As mentioned formerly, early detection of MM, being achievable by diagnosing MGUS, was proposed to prolong overall survival.[13, 15, 16] However, according to our results, an abnormal FLC-R was not significantly associated with shorter overall survival, though it raised the risk of being diagnosed with PCD, particularly MM. Diagnosis of MM was associated with reduced overall survival, suggesting that with a longer follow up period, the detection of an abnormal FLC-R may be associated with shorter OS. The introduction of new, highly effective, well-tolerated anti-MM therapies, would facilitate, in the future, an earlier employment of anti–MM treatment in patients with intermediate/high risk smoldering myeloma,[30] highlighting the importance of early detection, in the pre-active phase of MM.

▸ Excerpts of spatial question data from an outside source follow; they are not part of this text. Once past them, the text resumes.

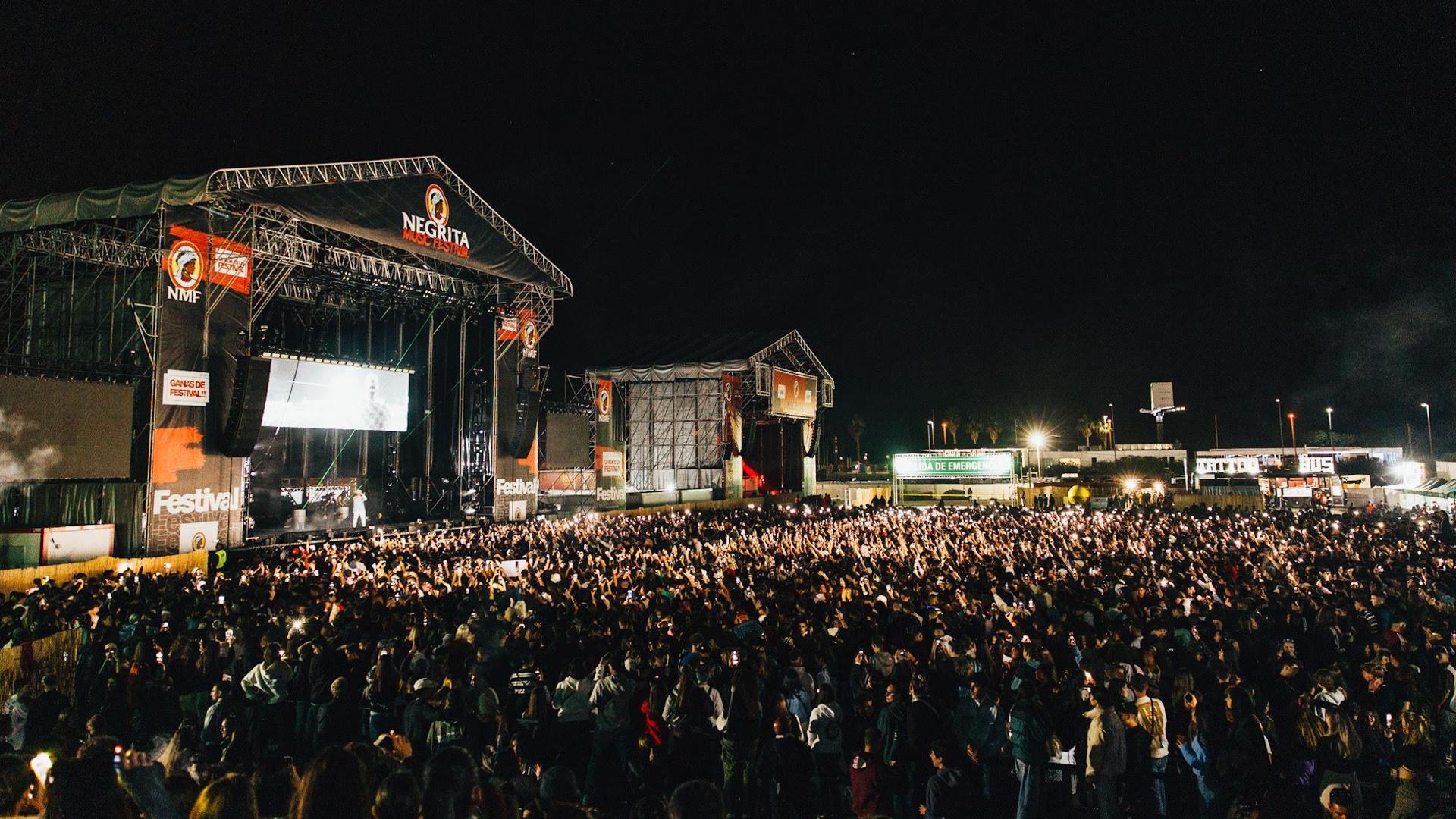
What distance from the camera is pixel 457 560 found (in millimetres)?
13961

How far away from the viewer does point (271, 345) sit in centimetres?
1952

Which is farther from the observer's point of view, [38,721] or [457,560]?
[457,560]

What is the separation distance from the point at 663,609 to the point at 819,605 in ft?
5.58

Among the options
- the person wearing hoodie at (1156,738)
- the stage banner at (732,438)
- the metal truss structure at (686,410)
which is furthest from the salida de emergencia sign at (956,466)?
the person wearing hoodie at (1156,738)

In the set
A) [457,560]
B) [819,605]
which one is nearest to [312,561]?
[457,560]

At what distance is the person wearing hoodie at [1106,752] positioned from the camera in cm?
495

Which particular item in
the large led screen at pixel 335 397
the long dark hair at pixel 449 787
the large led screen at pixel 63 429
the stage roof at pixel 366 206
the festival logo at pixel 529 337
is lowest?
the long dark hair at pixel 449 787

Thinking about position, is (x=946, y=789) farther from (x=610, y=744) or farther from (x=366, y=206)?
(x=366, y=206)

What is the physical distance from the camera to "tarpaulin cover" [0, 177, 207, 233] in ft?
58.2

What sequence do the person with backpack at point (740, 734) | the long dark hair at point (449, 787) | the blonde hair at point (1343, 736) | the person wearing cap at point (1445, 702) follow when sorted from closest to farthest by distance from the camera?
the long dark hair at point (449, 787) < the blonde hair at point (1343, 736) < the person with backpack at point (740, 734) < the person wearing cap at point (1445, 702)

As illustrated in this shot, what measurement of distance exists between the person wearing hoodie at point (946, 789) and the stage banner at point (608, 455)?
28.1 m

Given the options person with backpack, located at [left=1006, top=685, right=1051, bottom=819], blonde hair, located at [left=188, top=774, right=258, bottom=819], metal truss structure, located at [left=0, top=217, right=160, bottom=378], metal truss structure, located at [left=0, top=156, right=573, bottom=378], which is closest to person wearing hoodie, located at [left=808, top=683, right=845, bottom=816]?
person with backpack, located at [left=1006, top=685, right=1051, bottom=819]

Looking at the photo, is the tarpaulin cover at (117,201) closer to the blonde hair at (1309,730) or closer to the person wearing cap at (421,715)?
the person wearing cap at (421,715)

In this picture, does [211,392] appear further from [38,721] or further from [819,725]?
[819,725]
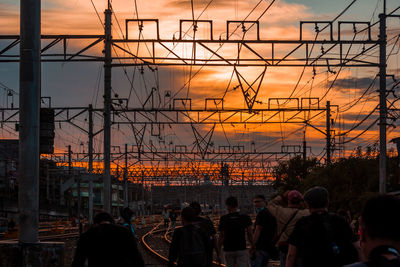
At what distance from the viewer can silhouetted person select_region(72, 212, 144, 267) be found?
8.83 metres

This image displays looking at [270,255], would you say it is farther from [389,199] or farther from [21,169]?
[389,199]

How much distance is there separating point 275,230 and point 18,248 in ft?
13.1

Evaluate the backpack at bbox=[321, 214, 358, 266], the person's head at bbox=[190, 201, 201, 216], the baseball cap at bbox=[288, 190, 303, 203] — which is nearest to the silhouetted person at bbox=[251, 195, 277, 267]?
the baseball cap at bbox=[288, 190, 303, 203]

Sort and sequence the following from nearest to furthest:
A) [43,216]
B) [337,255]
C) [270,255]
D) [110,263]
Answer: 1. [337,255]
2. [110,263]
3. [270,255]
4. [43,216]

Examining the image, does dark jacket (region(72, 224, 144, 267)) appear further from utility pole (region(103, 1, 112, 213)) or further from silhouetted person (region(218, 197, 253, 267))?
utility pole (region(103, 1, 112, 213))

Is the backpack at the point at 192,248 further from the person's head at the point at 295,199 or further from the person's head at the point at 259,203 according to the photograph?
the person's head at the point at 259,203

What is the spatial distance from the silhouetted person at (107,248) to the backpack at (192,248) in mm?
1996

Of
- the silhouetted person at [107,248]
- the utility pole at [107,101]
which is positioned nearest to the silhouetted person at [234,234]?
the silhouetted person at [107,248]

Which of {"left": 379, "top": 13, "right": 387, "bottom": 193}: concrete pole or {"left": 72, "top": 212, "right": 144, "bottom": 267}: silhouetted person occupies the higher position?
{"left": 379, "top": 13, "right": 387, "bottom": 193}: concrete pole

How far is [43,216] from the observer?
91.9 m

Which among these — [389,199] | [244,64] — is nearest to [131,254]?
[389,199]

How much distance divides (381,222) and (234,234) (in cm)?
913

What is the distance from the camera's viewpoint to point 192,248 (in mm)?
10914

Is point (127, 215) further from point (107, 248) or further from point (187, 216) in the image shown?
point (107, 248)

Our study has several limitations. Being a retrospective study, it might have been affected by a selection bias whereas physicians have employed different criteria for performing FLC testing. Additionally, we did not always have a complete set of tests for each patient, including "MM-essential" tests that were missed. However, our study mirrors "real-life" situation, where primary care providers may use the test in broader indications then specified and may not request to perform the entire MM tests. Moreover, in many laboratories, immunofixation is frequently omitted (even if ordered), if no clear M spike is being detected,[31] suggesting that the incidence of PCD in our population might be even greater. Additionally, a notable issue is that a significant portion of patients who were diagnosed with MGUS during the study period have already had MGUS, or even SMM when they underwent the first FLC test, though, not officially diagnosed as having MGUS at that time. Lastly, the follow-up period of our study was relatively short, precluding a reliable assessment of the long-term impact of having abnormal FLC-R on long-term survival.
In conclusion, our data support the employment of FLC tests, as well as other MM- screening tests in patients presenting with nonspecific symptoms and subtle additional indicators for PCD/LPD, suggesting that its employment would increase detection of MGUS and eventually improve OS.
Although the European Myeloma Network does not recommend screening for MGUS outside of clinical research,[23] and the International Myeloma Working Group has yet to formalize recommendations,[8] our real-life study support ongoing prospective studies, demonstrating a relatively high incidence of detection of occult PCD.
Our retrospective study emphasizes the independent clinical significance of elevated FLC levels and abnormal FLC-R in healthcare seeking adults, being meaningfully associated with PCD/LPD diagnosis, even in patients with no increase in their TP levels. This can be used as a simple risk assessment model that would incorporate all independent factors found to be associated with increased risk for PCD/LPD, thereby enabling physicians, especially in the community, to screen their patients, monitor their blood tests and promote an early detection of PCD when required.